## Goal of the exercise
Using the extradition correspondence below, answer these questions:
(a) Around what date was Juan de Dios Rodriguez provisionally arrested?
(b) On what date did the formal papers reach the department?
(c) According to the foreign office's position, how many days of detention does the treaty stipulate?

## Provided passage
Papers Relating to the Foreign Relations of the United States, With the Annual Message of the President Transmitted to Congress December 7, 1909
File No. 16948/23.
The Acting Secretary of State to Ambassador Thompson.
Washington, April 10, 1909.
Sir: I have to acknowledge the receipt of your telegram of the 9th instant in regard to the detention of Juan de Dios Rodriguez, whose extradition from Mexico is desired.
Pursuant to your request that the department give you its reason for contending that a fugitive should be rearrested after the expiration of the period of 40 days’ detention, there is inclosed herewith a memorandum by the law officer of the department, in which this question is discussed.
As the department has already indicated to you in its telegram of April 7, it regards this matter as one of grave concern. Unless some provision can be made by which fugitives can be rearrested in cases such as the present, the department is apprehensive that owing to the great distances in the United States and in Mexico, it will in many cases be impossible for the United States to secure the extradition of criminals who have taken refuge in Mexico.
You will present the questions involved to the Mexican Government and urge that they be given serious consideration. In this connection you will also direct attention to the liberal practice governing this matter in the United States, a practice the advantage of which has not infrequently been extended to the Government of Mexico, and you will endeavor to secure from that Government such an adjustment of this matter as will permanently remove the difficulty which thus threatens the efficacy of our extradition treaty.
I am, etc.,
memorandum regarding the arrest of a fugitive after the expiration of the period of provisional detention.
Washington, April 10, 1909.
In his telegram of April 9, 1909, concerning the case of Juan de Dios Rodriguez, Minister Thompson makes the following request:
May I have reasoning of the department the question of rearrest after 40 days’ detention, that I may present it to foreign minister, or President if minister continues sick?
The inquiry has reference to the case of Rodriguez, who was provisionally arrested on or about December 14, 1908. Under the treaty the provisional period of detention expired on or about January 23, 1909. The formal papers, owing to the delay of the officials in Texas, did not reach the department until March 29. They were forwarded to our ambassador at Mexico on March 30, 1909. The period of preliminary detention had therefore expired even before the papers left the department.
Concerning this question of rearrest after the expiration of the first period of provisional detention, Ambassador Thompson states, in the telegram already quoted from, that:
The foreign office has always contended that it should not hold a man beyond the 40-day period stipulated in treaty, and that he could not be rearrested on same charge; but, under one pretext or another, they have always before held prisoners until papers have been presented. The present Sub-Secretary has not, in the Rodriguez case, seemed willing to do anything since amparo was commenced, the men being held without protest before.

## Data provided
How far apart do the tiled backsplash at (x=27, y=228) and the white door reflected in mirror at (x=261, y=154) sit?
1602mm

## Complete output
(a) On or about December 14, 1908.
(b) March 29.
(c) 40 days.